Passage provided:
§

Instead, the scenario which highlights Polkadot’s advantage is when you are doing 10,000 dex swaps, then a single transfer to a privacy layer to hide all those operations. Here, you would actually save much more time, because each of those dex operations have been optimized on a dedicated blockchain, and the overhead of XCMP is shadowed by all of the time (and fees) saved by doing it in a more optimized environment.

What does this imply about how users and products will be built on Polkadot?

Well, Parachains won’t actually be THAT focused, at least, they will all likely provide “good enough” solutions to common operations like DEX (if they manage multiple tokens), smart contracts to a certain extent (for extending funtionality on their chain), etc…

These parachains will have these applications as secondary features compared to their main product. And they can achieve these features quite simply thanks to Substrate and our modular pallet system. Adding a dex to any parachain will be as simple as adding a new pallet to their runtime.

§

Continue the passage on Polkadot parachains, starting after its last sentence.

Dataset entries:

§

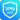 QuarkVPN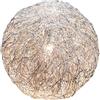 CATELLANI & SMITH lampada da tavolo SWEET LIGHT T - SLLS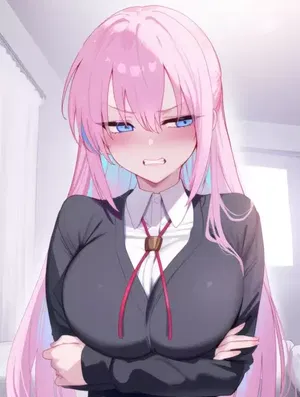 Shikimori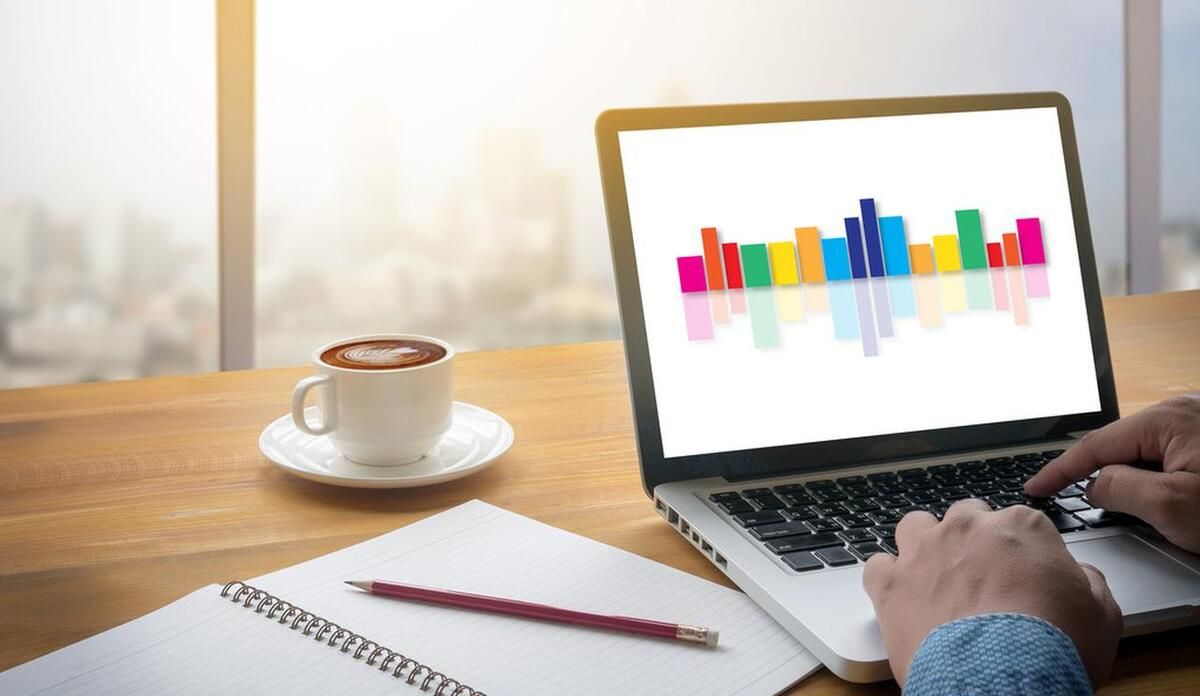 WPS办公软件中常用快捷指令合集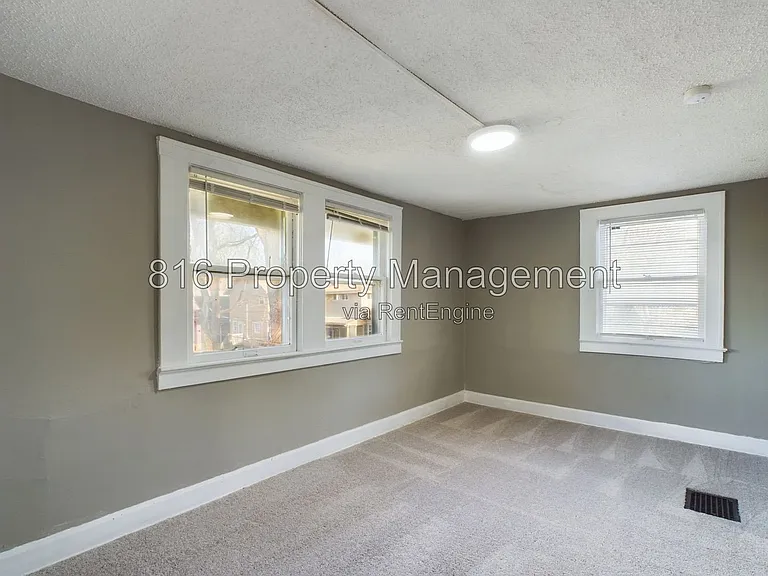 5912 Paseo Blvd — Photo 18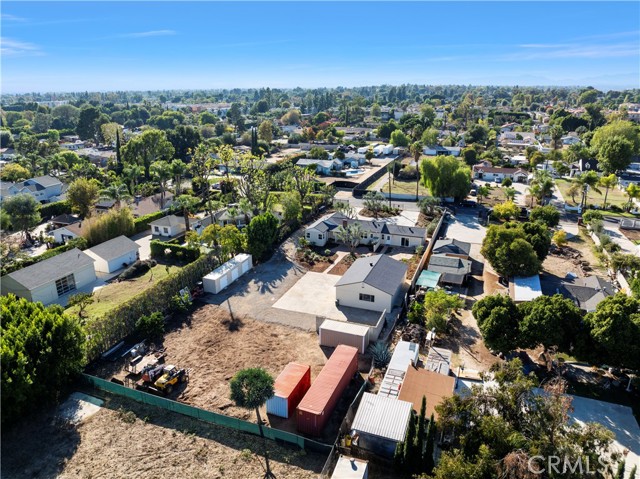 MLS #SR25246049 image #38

§

Answer to this exercise:
However, this does not mean the death of DEX parachains, since we all know that systems like a DEX are optimized where there is high liquidity, lots of different available assets, and only a dedicated DEX chain will be able to provide that as a primary feature. If you are doing a small conversion for some scenario, probably you don’t mind too much about a super optimized dex trade, but if you are doing big trades, probably you will want to eat the time cost of transferring the asset to an appropriately competitive DEX parachain. Same with contract parachains.

This also implies that users will probably end up having a “usable” amount of assets on each chain they care about. It will not be a normal scenario that a user wants to perform one action on a parachain, so they start with their tokens on DOT, initiate a transfer with “just enough”, and perform that one operation. Instead, they will probably predict how much they will use another parachain over a long period of time, transfer enough assets to that chain to handle all of those operations (and more), and just manage that balance on the other parachain.

This means we probably should be directing teams to build less UIs which execute operations across multiple parachains, and instead focus on dedicated UIs for all the operations on a single parachain, and a really amazing UI for managing your assets across multiple chains, and making that one time transfer.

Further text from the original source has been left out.